Chinese car maintenance service startup Tuhu Car will start bookbuilding on Thursday for a Hong Kong initial public offering that could raise up to $150 million, two sources with direct knowledge of the matter said.
The deal size is to be between $100 million and $150 million, the sources said, ahead of a final decision being made by the company and its advisers.
The sources did not want to be identified as the information was not yet made public.
Tuhu did not immediately respond to a request for comment from Reuters.
Tuhu, which is backed by Tencent, Carlyle Group and Sequoia China, has been considering a listing for more than two years and initially planned a U.S. share sale.
The firm had considered a U.S. IPO of up to $400 million as early as February 2021, Reuters reported at the time. That was before the rush of Chinese companies wanting to list in New York was frozen following ride-hailing giant Didi Global going ahead with its $4.4 billion IPO against the Chinese regulator’s will.
Hong Kong’s IPO market remains in the doldrums with $2.5 billion raised so far in 2023, according to Dealogic, putting it on track to record one of its poorest performances in years.
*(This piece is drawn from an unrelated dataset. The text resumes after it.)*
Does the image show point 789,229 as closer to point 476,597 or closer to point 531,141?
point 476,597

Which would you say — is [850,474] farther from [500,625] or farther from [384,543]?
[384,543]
There was $8.5 billion raised in 2022, the data showed, compared with $28 billion the year before.
Tuhu was founded 12 years ago in Shanghai and provides car repair and maintenance services via an online-to-offline business model.
Its app links customers with more than 4,700 car repair centres and 19,000 partner centres across China, according to its preliminary filings to the Hong Kong Stock Exchange.
Tuhu said it had 17.1 million transacting users in the year ended March 2023, which was up 9.9% on the same time last year, the filings said.